Глинка привязался к Майеру, привязанность стала взаимной, она разрослась в настоящую дружбу, основанную на общности вкуса, на одинаковом понимании искусства. Но, не довольствуясь фортепианной игрой, Глинка решил играть на скрипке. Когда-то давно, еще в Новоспасском, учился он у домашнего скрипача-оркестранта, но детские уроки забылись. Новым преподавателем игры на скрипке стал Бем[37] – солист Большого театра. Сам замечательный музыкант, Бем оказался посредственным педагогом. Глинка в то время плохо владел смычком, играл неуверенно, робко.

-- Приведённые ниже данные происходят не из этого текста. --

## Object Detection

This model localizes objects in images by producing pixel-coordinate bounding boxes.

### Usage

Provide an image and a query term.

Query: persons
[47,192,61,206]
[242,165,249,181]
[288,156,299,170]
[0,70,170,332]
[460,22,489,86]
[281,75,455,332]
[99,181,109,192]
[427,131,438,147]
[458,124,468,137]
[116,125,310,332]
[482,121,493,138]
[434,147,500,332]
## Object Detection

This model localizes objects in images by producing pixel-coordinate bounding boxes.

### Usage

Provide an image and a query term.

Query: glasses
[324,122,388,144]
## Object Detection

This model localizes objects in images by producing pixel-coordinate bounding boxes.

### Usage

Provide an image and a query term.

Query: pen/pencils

Бем слушал ученика равнодушно, понюхивая табак, говорил, что Глинка никогда не выучится играть на скрипке. Показать же, как нужно работать, учитель совсем не умел. Сдвинув свои упрямые брови, ученик пытался сам разгадать приемы игры учителя. Но сразу смычок не повиновался руке.
Кроме занятий музыкой, Глинка пристрастился к персидскому языку, который преподавали в пансионе. Глинке нравились самые звуки этого языка. Отдавая дань увлечению Востоком, которое царило в те годы среди молодежи, он обращался невольно к образу пушкинского Ратмира из поэмы «Руслан и Людмила», которую столько раз слышал от Левушки и перечитывал сам.
Скоро «Руслана и Людмилу» пришлось на время отложить в сторону. С тех пор как Левушка принес в пансион «Кавказского пленника», – а это было за год до того, как «Пленник» был издан Гнедичем[38], – все увлеклись новой поэмой и забыли о старой.
Персидский язык, поэзия, музыка, опера и балет чудесным образом дополняли уроки и лекции. Без музыки и поэзии в пансионе было бы скучно, больше того – тоскливо.
Строгости, заведенные в пансионе, явились не временной и не случайной мерой, а следствием той политической реакции, которая наступила в России вслед за образованием «Священного союза».
Но чем мрачней становилась реакция, чем больше свирепствовал Аракчеев, тем сильнее негодовали передовые умы. Не только на юге, в гвардейских полках, но и в самой столице уже несколько лет, как действовали тайные общества. Слухи о них невидимыми путями проникали и в пансион. Пансионеры передавали эти слухи из уст в уста, в строгой тайне от воспитателей и фискалов. В строжайшем секрете держались и тайные сношения пансионеров с учащимися других заведений. Но Глебов, Маркевич, Тютчевы, Соболевский отлично знали, что делается по-соседству. Так, стадо известно, что в частном училище Бетанкура воспитанники подняли бунт против притеснений начальства и подожгли учительский дом; что в Пажеском корпусе взбунтовались кадеты и из протеста против чрезмерной муштры, которой их подвергали ретивые офицеры, выбили тридцать окон. В пансионе знали, что министр Голицын подал особое мнение императору Александру с просьбой узаконить телесные наказания не только для маленьких, но и для взрослых воспитанников училища. Пансионский рыжий «секутор» Гек торжествовал и нагло разгуливал по всему пансиону.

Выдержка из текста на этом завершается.